We successfully ran a large scale testbench with more than 100’000 users executing transfers on the new payment hub currently being developed.
Alexandra from Parity Technologies
The beta of Parity Fether, a light client-based wallet for Ethereum networks, is out now.
Parity Ethereum new versions 2.2.7-stable and 2.3.0-beta support the Constantinople postponement.
There's now a Substrate Reddit.
We're hiring a Developer Advocate and Tech Ambassador, among other roles.
Application infrastructure
Mike from Loom
Announced upcoming token bridge between Loom PlasmaChain and Cosmos Hub. Once Cosmos’ DEX is live, DApps running on PlasmaChain will be able to transfer assets like NFTs to Cosmos for trading. Additionally, ATOM holders will be able to trade their tokens on Loom, and deploy EVM Smart Contracts to PlasmaChain.
Other
AJ from Tezos
Vote for Tezos proposals from your Ledger Nano S: New Ledger firmware released for Tezos apps which enables voting/proposal function in wallet app.
Nomadic Labs is preparing to submit the first Tezos protocol amendment for the community to vote, more information can be found here. The first proposal will revolve around increasing gas limit and decreasing the amount of tezos required to bake
Storage Improvements: Nomadic Labs is intending to release an improved version of the Tezos node software in efforts for a lighter disk footprint and faster synchronization of the node.

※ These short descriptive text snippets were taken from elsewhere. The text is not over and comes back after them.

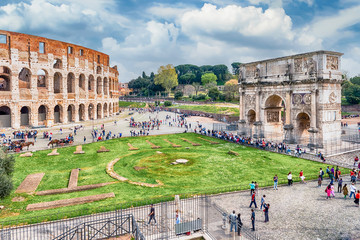 Fotomurales - Aerial view of the Colosseum and Arch of Constantine, Rome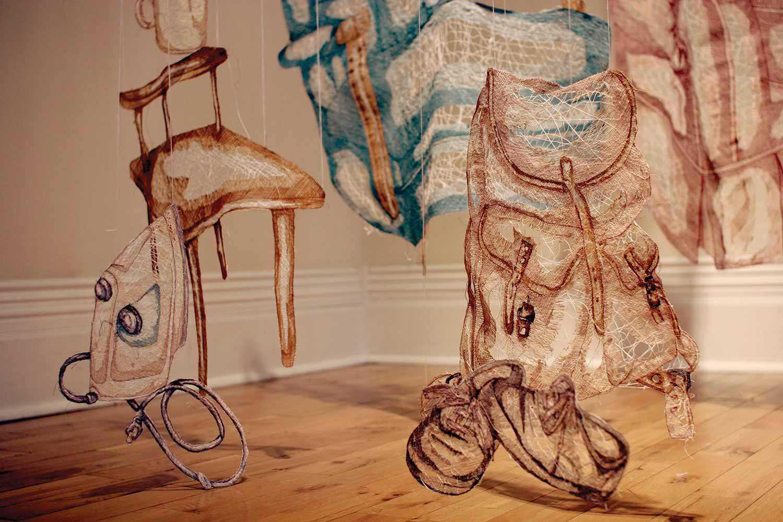 Détails de l'installation textile d'Amanda McCavour intitulée Living Room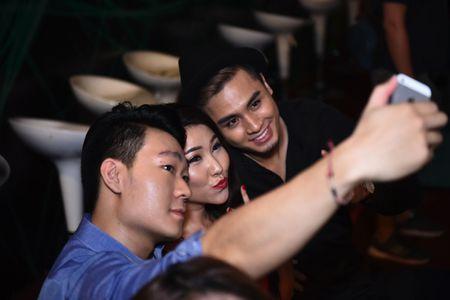 Tran Thanh dich than lai xe sang don fan di du tiec - Anh 7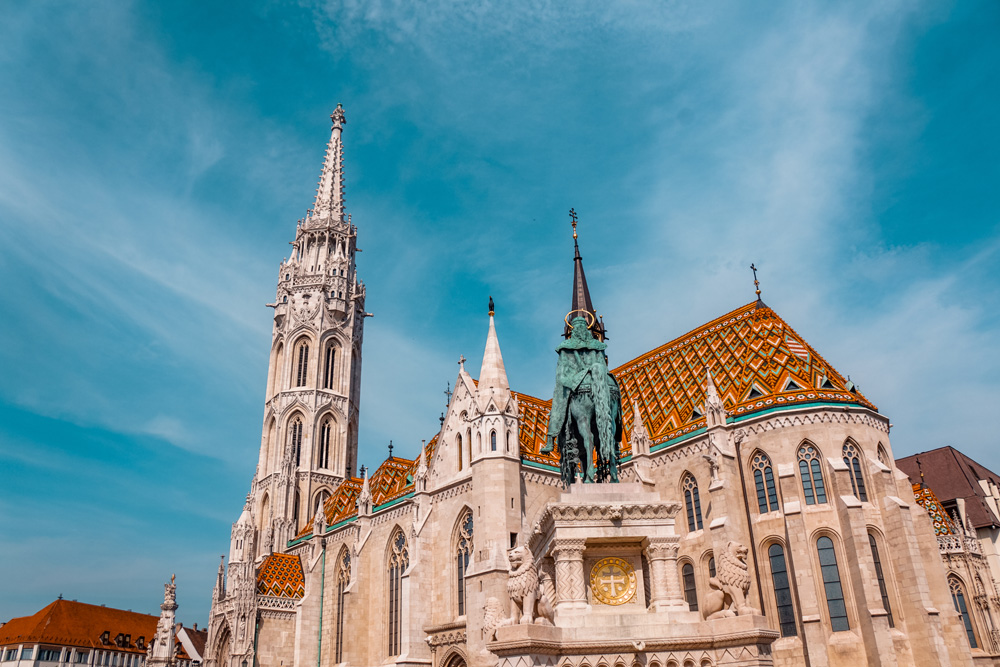 Matthiaskerk Boedapest - 24 uur in Boedapest: bezienswaardigheden en tips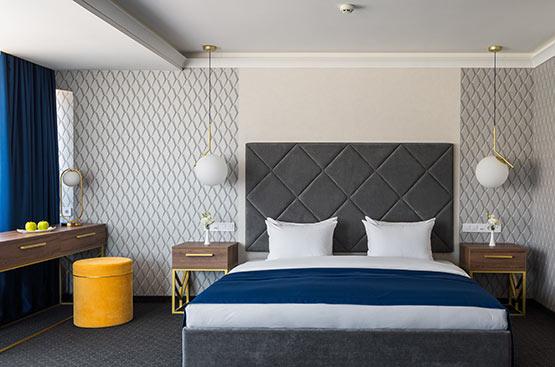 Book a Suite Junior room in Odessa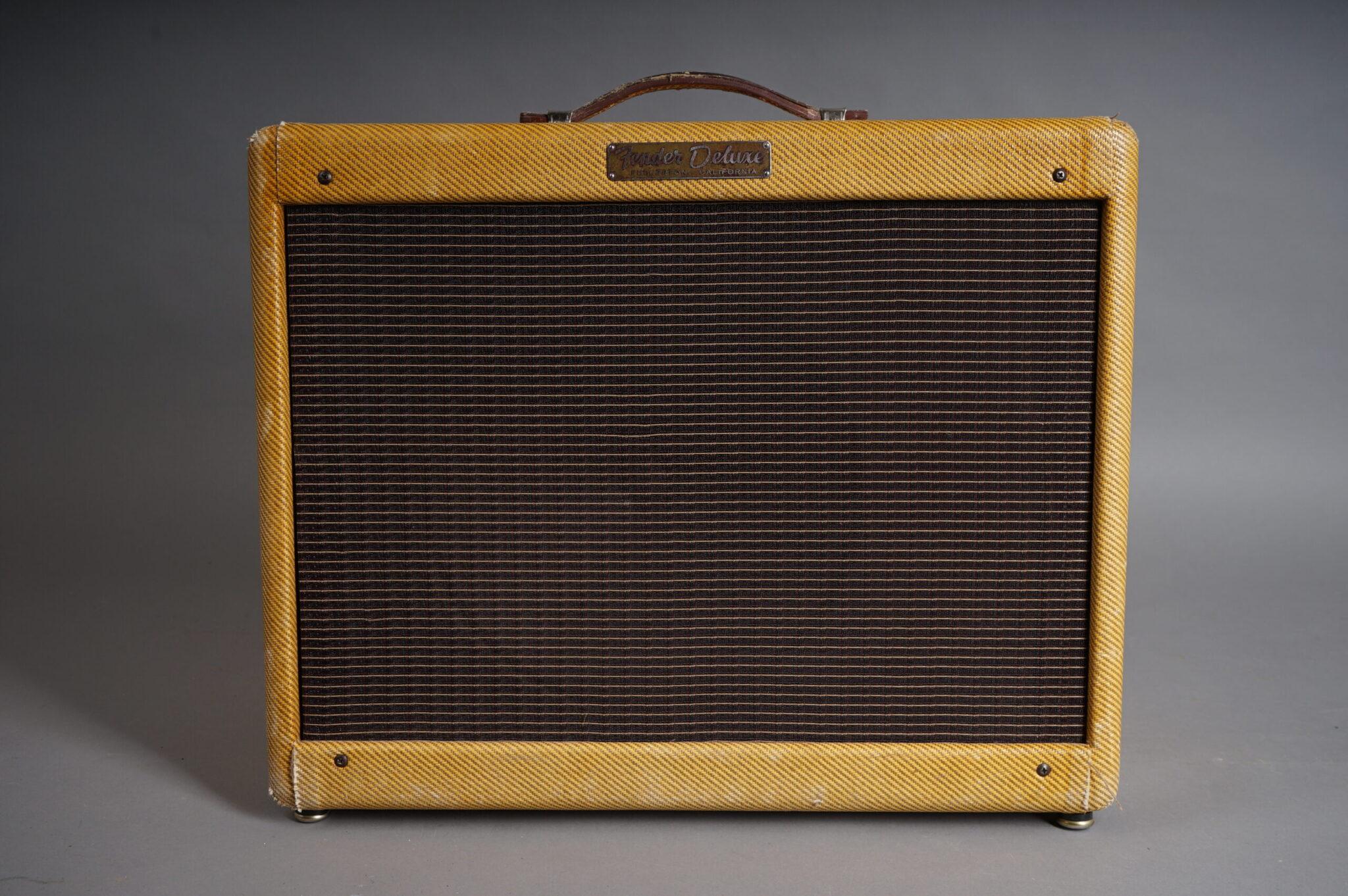https://guitarpoint.de/app/uploads/products/1957-fender-deluxe-5e3-amp-tweed/1957-Fender-Deluxe-5E3-D-03494-2-scaled-2048x1362.jpg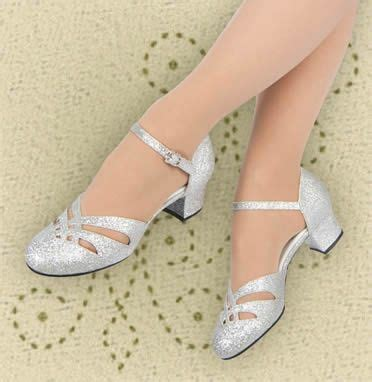 Sepatu Jazz Ballet aris allen 1920s style silver shoes aris allen and
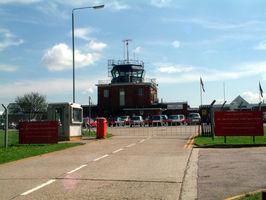 File:London Biggin Hill Airport 1.jpg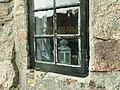 Okno domku żołnierskiego - panoramio.jpg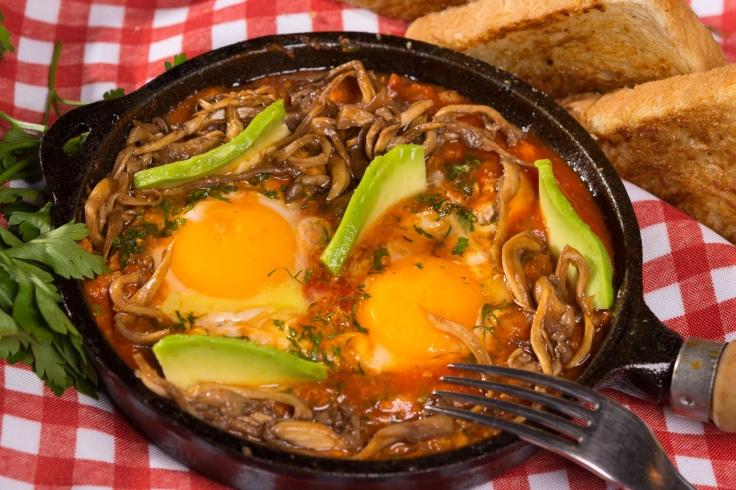 Shakshuka de cogumelos orgânicos e abacate_Brunch Restaurante Universal_Foto de Felipe Bastos-Colmeia Fotografias.jpg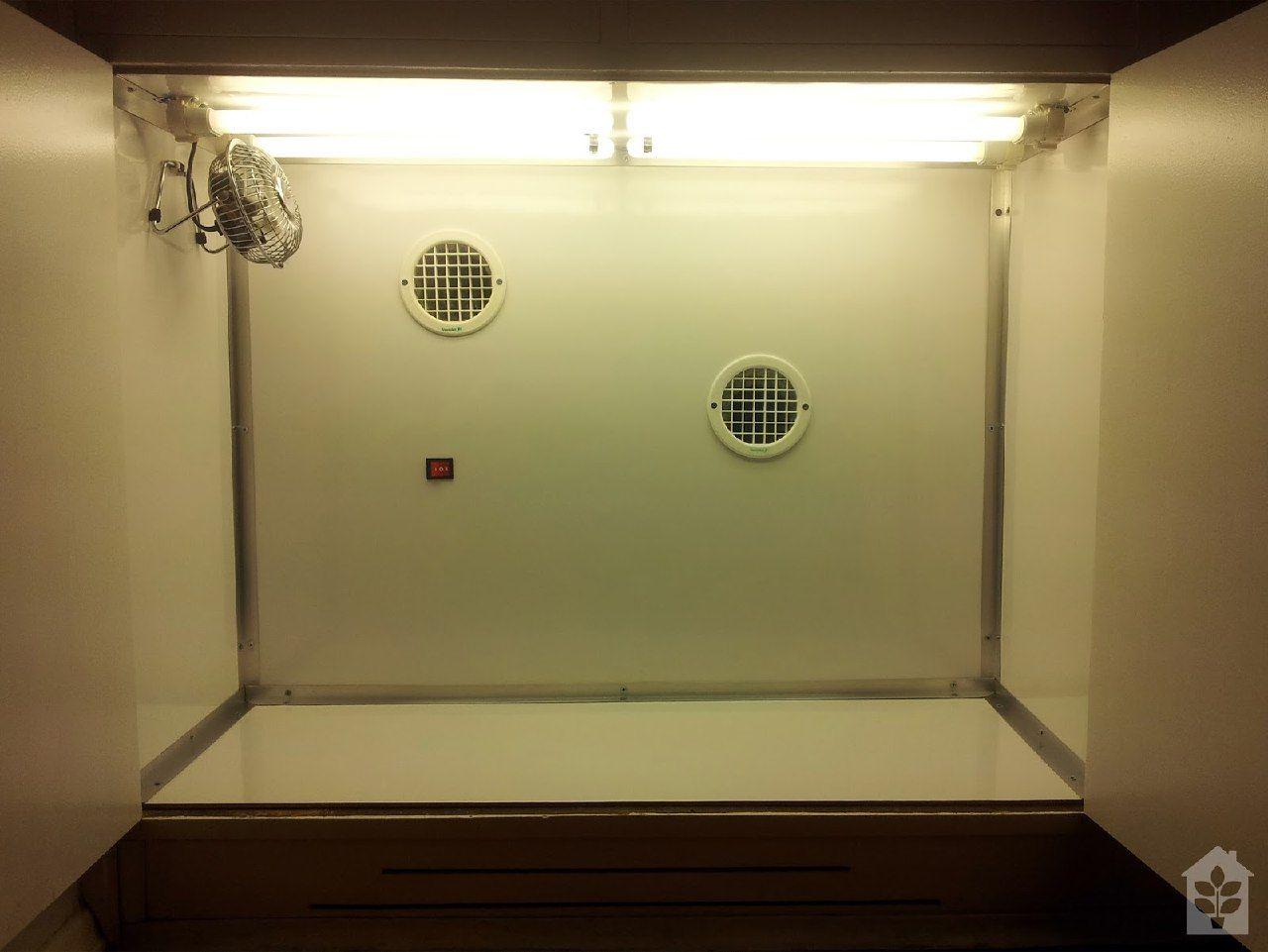 Micro Grow montado com luz, e entrada para saída de ar, e ventilação.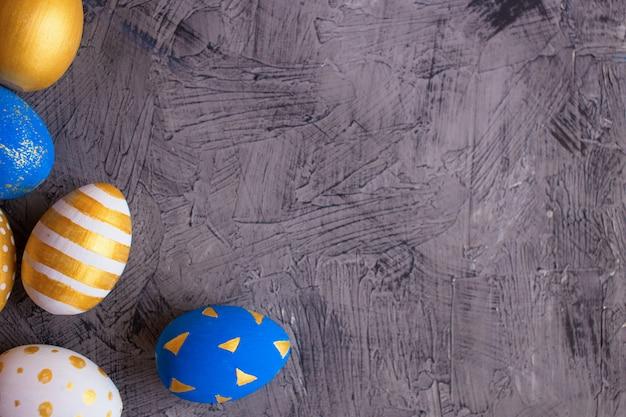 Goldene und blaue ostereier mit wachteleiern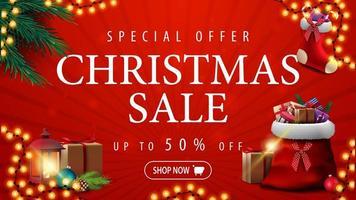 Sonderangebot, Weihnachtsverkauf, bis zu 50 Rabatt, rotes Rabattbanner mit Girlande, Weihnachtsbaumzweige, Weihnachtsstrumpf und rote Weihnachtsmanntasche mit Geschenken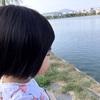 ・下の娘のセルフねんねと、上の娘のシュガーハイ。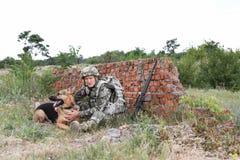 Человек в военной форме с собакой немецкой овчарки Стоковые Фотографии RF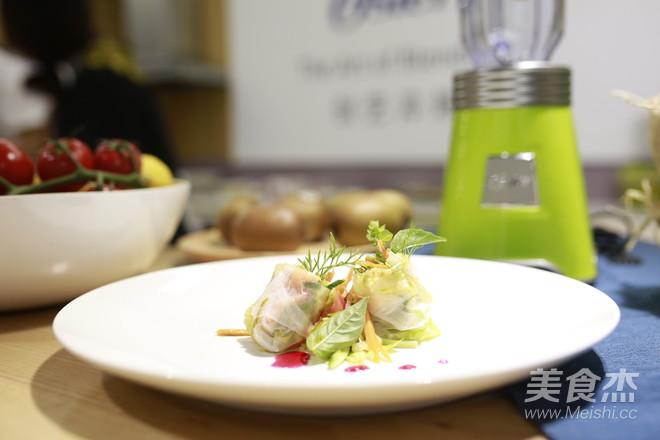 夏日越南明虾沙拉卷成品图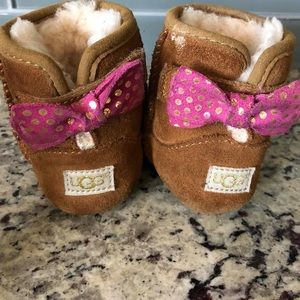 Adorable Baby UGGS - Size 2/3 - Cute back bows 🎀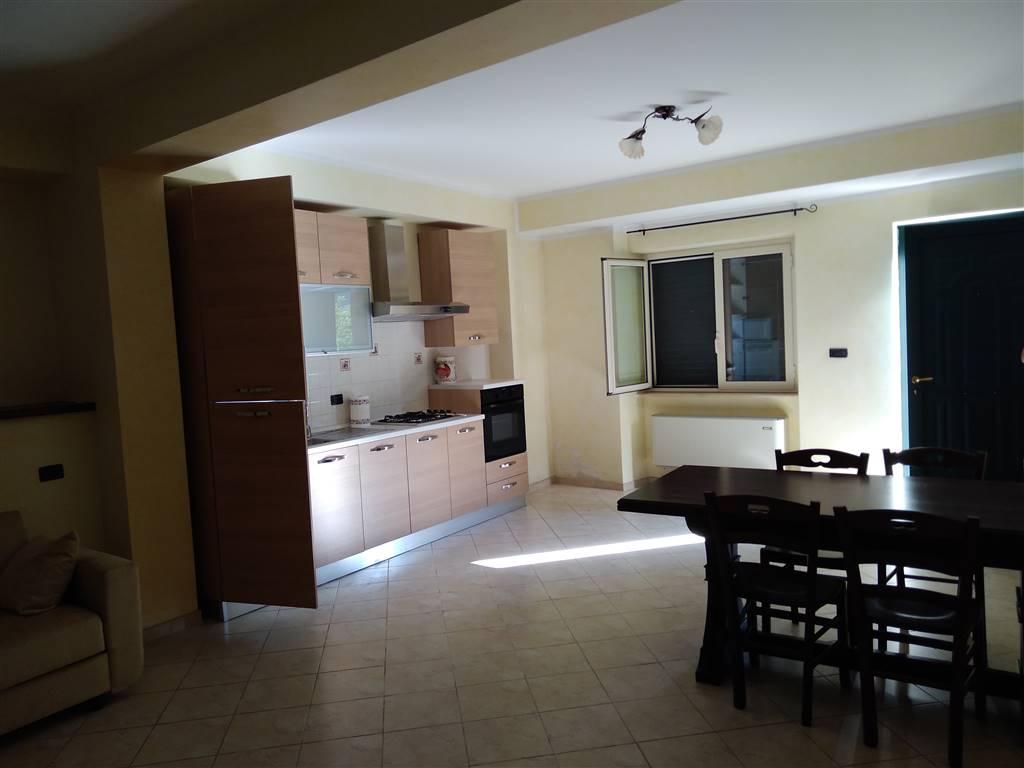 Appartamento indipendente in Via Roma Snc, Civitella Roveto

Join Tezos Protocol Amendment #1 discussion on Kialo. This space will allow the broad community to discuss, provide pros & cons for the upcoming Tezos proposal. More information can be found here
Tezos wallet, Kukai, version 1.3 has been release with security updates
A call out for developers -- participate in the Tezos Stack Exchange Proposal (TSEP). Tezos Commons Foundation has decided to offer those of you who commit with high reputation a custom Tezos tshirt to thank you for your current and future contribution to this exciting domain. Details are can be found here. Tezos Stack Exchange is now only 7 commits from launching its beta site.
Ari from Decentraland
Released the faster and improved version 1.7.0 of the Marketplace
Continued work on transferring LAND to our community districts, and refunding contributors of inactive districts
Added ability to load “asset packs” to the Decentraland editor tool
Released version 2.1.0 of the CLI
Building a UI API for the SDK, and establishing user requirements for the Decentraland Client. We’re also updating a new communications protocol for the client, and are continuing development for Unity support
Sam from OpenBazaar
OpenBazaar version 2.3 was released. This major update includes the new multiwallet, which allows OpenBazaar users to buy and sell goods, services, and cryptocurrencies with several different coins on the same node. Right now users can choose BTC, BCH, LTC, and ZEC, with ETH coming soon.
OB1 announced Haven, a privacy-focused mobile app which enables you to shop, chat, and send cryptocurrencies.